Sunday, March 20, 2011

GET REAL: Buying or selling this spring? These Columbia Realtors can help

In fourteen years, I've used the services of over two dozen real estate agents in Columbia and Boone County.  Though each agent has particular market strengths -- historical properties, commercial properties, suburban houses, for instance -- I've assembled a group of my favorites based on more personal qualities like bedside manner, client commitment, ethical demeanor, courteous service, and importantly in the often high-pressure world of real estate -- a good sense of humor.

Topping my list for all of these qualities, David Townsend of Remax Realty's Broadway Team has proven time and again he can get the sale closed with professionalism and a smile -- as both buyers' and sellers' agent.  Townsend handles a variety of owner-occupied and investment properties, and always presents as solid, prompt, well-groomed, and ready to work.  He returns phone calls and emails promptly, and spends any time necessary to go over contract terms, property conditions, and other issues that buyers and sellers may encounter.   I watched him clear a significant portfolio of what I'd call "difficult" properties quick and clean -- a good sign for folks wondering how fast he can sell their home. 
Though he represents all varieties of real estate, Brent Gardner, also of Remax, is a well-known favorite in historical property, where he not only represents buyers and sellers, particularly in the Old Southwest, but also advocates -- vocally and passionately -- for historic preservation on the Columbia Historic Preservation Commission.  As a business owner concerned with preservation of public treasures such as Columbia's downtown brick streets, Brent is one of "those historical people" lovingly referred to at a recent City Council meeting by Columbia public works director John Glascock.   

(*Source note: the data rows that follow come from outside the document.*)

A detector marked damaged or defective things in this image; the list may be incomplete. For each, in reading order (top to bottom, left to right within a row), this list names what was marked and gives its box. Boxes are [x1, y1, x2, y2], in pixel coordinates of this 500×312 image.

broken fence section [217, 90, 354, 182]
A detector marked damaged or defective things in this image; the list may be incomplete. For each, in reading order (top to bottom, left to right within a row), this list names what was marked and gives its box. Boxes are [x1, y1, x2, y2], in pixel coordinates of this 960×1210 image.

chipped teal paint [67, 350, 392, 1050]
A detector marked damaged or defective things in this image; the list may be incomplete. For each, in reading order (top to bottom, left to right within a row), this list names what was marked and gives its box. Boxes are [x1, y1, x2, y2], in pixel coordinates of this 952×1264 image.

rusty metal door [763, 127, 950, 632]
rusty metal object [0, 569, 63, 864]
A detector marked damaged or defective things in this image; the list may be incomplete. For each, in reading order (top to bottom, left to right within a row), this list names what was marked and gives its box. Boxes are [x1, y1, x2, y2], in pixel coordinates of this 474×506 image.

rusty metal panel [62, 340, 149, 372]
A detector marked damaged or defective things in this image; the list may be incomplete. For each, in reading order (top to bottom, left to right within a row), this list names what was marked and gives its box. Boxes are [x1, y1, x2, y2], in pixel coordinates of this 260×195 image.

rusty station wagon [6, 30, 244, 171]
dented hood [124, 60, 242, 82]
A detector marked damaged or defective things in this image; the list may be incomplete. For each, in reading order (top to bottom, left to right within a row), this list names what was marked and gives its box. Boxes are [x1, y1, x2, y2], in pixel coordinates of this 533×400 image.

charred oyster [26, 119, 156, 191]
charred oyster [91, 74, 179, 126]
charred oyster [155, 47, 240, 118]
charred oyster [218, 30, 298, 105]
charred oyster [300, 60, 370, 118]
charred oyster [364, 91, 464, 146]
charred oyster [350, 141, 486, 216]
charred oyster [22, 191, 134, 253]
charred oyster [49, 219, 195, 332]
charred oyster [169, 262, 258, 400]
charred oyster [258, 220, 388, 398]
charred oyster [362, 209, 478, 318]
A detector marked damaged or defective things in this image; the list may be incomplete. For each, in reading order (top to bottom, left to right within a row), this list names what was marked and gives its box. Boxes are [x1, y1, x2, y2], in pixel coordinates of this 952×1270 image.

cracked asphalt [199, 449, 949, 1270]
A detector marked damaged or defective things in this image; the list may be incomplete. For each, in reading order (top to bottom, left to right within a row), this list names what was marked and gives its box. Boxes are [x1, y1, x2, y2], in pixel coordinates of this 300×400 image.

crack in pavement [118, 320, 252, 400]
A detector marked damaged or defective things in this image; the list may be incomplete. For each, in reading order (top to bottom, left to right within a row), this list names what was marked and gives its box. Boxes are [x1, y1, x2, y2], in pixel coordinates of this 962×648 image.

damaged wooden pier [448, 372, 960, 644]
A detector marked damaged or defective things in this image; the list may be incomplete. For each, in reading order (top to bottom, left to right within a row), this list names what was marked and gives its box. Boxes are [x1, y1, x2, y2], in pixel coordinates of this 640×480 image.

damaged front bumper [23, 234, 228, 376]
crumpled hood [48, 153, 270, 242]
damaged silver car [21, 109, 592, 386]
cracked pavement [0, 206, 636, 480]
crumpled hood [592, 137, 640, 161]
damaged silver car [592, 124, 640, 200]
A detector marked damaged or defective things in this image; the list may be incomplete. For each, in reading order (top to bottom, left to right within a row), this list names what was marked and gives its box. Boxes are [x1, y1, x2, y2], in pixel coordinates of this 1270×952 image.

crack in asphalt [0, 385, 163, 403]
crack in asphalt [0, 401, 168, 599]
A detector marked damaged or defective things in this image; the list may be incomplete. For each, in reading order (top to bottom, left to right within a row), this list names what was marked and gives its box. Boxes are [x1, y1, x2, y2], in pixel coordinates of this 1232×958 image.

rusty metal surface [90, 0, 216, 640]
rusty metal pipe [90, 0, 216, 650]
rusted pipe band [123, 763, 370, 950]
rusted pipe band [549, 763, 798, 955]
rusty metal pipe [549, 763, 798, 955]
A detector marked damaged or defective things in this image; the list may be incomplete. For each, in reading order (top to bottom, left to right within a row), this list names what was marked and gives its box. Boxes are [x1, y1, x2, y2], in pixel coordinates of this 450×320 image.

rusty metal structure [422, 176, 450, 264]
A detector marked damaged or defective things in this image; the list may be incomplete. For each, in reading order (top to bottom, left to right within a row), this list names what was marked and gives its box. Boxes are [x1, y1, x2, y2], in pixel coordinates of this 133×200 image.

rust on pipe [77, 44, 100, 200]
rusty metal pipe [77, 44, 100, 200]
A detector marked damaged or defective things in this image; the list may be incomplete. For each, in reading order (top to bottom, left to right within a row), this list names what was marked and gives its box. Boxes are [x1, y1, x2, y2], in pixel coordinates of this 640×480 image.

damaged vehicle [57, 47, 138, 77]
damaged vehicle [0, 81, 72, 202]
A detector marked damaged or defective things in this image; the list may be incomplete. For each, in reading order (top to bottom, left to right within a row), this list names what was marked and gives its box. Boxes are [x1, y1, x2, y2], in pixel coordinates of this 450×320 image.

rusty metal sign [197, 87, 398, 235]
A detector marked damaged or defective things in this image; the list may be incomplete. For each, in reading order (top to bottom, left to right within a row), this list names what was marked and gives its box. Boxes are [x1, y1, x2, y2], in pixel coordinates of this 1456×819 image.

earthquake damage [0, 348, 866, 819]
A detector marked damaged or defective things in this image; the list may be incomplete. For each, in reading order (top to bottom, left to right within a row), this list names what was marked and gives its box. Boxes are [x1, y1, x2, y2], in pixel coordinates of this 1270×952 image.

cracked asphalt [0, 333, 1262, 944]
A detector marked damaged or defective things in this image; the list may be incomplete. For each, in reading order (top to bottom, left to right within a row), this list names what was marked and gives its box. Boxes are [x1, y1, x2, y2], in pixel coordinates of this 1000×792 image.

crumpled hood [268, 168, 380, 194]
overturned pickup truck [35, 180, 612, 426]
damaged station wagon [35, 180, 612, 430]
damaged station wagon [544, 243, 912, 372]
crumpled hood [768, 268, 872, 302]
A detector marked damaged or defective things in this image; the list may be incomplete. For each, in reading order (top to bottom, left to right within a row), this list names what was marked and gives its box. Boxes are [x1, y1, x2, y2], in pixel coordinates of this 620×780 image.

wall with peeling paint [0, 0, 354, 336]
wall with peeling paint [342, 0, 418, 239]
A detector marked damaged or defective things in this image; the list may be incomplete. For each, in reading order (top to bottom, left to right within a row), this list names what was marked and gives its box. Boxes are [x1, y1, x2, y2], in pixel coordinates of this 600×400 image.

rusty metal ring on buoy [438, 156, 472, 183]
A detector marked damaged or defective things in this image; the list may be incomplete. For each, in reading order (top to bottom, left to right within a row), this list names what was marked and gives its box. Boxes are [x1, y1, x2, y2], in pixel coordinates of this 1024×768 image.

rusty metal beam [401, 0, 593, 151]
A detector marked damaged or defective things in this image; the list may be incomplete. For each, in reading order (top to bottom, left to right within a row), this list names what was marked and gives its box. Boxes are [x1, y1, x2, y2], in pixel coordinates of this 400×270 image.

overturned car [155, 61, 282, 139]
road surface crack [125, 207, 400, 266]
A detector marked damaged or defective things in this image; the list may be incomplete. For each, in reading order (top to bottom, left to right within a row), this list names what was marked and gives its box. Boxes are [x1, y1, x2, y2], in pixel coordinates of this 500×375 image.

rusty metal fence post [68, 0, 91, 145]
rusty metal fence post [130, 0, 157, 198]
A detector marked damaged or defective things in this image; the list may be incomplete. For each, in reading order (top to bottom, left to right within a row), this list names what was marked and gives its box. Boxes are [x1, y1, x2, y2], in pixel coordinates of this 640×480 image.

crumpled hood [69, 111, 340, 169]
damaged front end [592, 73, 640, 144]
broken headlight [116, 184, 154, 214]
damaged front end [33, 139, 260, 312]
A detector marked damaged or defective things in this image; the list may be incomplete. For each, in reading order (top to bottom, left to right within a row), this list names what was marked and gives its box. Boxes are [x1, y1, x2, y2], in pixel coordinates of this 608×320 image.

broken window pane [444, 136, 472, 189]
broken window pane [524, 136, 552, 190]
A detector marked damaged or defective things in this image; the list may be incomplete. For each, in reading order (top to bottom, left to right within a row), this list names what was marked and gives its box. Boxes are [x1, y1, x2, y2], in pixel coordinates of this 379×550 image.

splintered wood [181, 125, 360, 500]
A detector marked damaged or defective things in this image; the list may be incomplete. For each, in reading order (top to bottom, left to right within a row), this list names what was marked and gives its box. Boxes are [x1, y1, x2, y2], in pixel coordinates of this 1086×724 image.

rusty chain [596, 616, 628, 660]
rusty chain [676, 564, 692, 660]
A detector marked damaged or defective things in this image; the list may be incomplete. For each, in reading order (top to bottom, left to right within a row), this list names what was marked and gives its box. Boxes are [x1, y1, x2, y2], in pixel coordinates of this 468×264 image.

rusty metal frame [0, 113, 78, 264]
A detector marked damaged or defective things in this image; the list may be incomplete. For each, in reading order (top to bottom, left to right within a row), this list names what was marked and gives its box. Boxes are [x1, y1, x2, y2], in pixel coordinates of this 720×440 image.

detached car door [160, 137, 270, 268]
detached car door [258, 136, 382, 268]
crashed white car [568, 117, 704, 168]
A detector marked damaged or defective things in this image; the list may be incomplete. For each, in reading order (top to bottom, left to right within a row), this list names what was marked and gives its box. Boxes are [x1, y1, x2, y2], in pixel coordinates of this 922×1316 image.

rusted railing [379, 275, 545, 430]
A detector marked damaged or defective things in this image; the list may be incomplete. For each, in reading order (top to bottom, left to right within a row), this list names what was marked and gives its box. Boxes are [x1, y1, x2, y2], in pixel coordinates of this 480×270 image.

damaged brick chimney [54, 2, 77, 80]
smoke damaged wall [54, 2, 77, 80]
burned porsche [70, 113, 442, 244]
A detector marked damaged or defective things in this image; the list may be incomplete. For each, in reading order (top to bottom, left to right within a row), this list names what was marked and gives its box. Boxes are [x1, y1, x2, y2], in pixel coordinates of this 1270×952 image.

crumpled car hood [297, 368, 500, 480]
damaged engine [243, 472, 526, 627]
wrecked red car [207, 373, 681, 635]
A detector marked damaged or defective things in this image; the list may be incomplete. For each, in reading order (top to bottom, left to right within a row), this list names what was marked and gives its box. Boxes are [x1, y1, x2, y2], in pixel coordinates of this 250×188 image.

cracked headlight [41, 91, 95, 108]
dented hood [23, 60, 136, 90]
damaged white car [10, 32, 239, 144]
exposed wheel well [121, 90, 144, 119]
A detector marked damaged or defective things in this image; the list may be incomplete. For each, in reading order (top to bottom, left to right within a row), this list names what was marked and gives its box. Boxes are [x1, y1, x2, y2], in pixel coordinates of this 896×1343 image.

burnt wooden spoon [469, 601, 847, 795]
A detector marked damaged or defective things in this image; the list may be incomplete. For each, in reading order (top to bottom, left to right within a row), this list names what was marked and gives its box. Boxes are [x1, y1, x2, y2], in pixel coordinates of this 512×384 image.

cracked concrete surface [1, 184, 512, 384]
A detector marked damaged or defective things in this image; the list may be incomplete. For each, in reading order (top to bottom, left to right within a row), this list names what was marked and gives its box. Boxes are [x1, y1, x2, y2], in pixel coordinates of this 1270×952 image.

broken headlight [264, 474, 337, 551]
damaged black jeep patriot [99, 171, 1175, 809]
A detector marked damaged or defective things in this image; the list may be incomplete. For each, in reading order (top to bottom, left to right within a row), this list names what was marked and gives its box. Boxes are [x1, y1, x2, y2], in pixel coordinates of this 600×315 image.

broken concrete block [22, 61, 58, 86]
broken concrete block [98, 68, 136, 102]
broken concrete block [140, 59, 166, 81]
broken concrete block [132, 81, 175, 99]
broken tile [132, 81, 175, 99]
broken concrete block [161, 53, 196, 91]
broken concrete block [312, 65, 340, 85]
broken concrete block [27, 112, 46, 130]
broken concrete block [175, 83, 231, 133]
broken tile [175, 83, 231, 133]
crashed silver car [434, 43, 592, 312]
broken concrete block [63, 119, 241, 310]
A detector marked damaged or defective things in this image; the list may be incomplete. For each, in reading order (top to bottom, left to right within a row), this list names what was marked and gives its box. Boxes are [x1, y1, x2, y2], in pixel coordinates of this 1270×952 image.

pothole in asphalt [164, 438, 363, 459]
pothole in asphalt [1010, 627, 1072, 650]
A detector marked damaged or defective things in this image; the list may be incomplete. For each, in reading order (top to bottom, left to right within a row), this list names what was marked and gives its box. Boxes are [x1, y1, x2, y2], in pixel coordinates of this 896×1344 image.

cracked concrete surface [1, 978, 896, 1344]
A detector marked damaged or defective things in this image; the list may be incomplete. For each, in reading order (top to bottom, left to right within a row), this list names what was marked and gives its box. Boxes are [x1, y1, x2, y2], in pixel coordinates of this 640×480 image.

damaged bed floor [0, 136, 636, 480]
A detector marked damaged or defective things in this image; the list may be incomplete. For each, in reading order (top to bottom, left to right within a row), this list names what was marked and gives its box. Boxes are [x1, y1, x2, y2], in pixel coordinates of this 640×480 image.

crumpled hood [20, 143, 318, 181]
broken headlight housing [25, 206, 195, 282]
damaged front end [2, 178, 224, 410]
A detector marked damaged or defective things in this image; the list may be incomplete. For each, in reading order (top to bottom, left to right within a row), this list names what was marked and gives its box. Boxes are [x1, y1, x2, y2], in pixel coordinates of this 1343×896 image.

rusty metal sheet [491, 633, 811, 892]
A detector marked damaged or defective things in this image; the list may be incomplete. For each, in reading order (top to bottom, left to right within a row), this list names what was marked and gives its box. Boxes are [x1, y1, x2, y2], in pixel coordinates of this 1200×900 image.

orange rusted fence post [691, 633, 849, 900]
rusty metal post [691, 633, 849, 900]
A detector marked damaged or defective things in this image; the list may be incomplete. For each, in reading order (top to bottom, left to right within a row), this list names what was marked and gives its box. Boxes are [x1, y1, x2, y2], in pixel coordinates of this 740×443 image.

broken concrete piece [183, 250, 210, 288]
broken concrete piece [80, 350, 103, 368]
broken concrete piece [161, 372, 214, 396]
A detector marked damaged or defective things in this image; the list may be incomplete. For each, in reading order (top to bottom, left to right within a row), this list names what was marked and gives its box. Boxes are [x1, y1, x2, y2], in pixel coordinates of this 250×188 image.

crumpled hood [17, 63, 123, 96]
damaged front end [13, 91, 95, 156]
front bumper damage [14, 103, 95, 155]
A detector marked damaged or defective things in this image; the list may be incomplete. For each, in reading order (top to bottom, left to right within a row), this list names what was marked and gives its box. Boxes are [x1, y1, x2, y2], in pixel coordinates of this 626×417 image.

Buyers and sellers in southern Boone County should consider Carl and Sandy Freiling, House of Brokers real estate agents who've mastered a tough niche:  the vast diversity that is Ashland, Hartsburg, Pierpont, and points south of Columbia.  As Missouri's fastest growing region -- population nearly doubled in 10 short years, compared to a 28% jump in Columbia -- Ashland and southern Boone may host the area's most diverse population:  Farmers, surgeons, attorneys, state employees, Mizzou faculty, and a fascinating array of artists and artisans in virtually every medium.  Freiling himself is an expert on Mark Twain, and expert enough in the area housing market that he never resorts to a hard sell, and plays the devil's advocate when the situation requires.

When he's not making policy or attending a work session as Columbia's Second Ward City Councilman, Jason Thornhill of Weichert-First Tier Realtors might be using his wry sense of humor to get clients over some unexpected hump in the buy/sell process.  Sharp, professional, and focused, Thornhill also represents a variety of local property types, from investment to commercial, new and existing construction.  A good student of human nature, Thornhill has a keen understanding of peers on the other side of the negotiation table, and is often able to interpret behaviors and circumstances that would leave the uninformed or inexperienced scratching their heads.  He returns phone calls promptly; his paperwork is always neat; and he gets deals closed, small or large.
Last but certainly not least, while Ben Gakinya isn't representing as much real estate as he has in the past, he's done a marvelous job fixing and filling Columbia's Parkade Center, a once forlorn enclosed strip mall that Ben and Columbia's storage pioneers -- the Burnam family -- have completely refurbished with little fanfare, and no TIFs or other government incentives.  Parkade helped Mo-X become a local powerhouse, providing acres of shuttle parking and convenient office space.  But the team's biggest coup has been relocating the Columbia branch of Moberly Area Community College, which may be the only community college -- certainly of its size and depth -- for miles around.  Where storefronts once stood, classrooms have taken shape, complete with the latest and greatest technologies.  Gakinya and the Burnams have also graciously opened Parkade for a number of non-profit events over the years, including art shows, a Black History lecture and exhibit, and the Columbia Property Managers Against Crime annual summit.
So get Real with these Realtors this spring -- and sell -- or buy -- that house!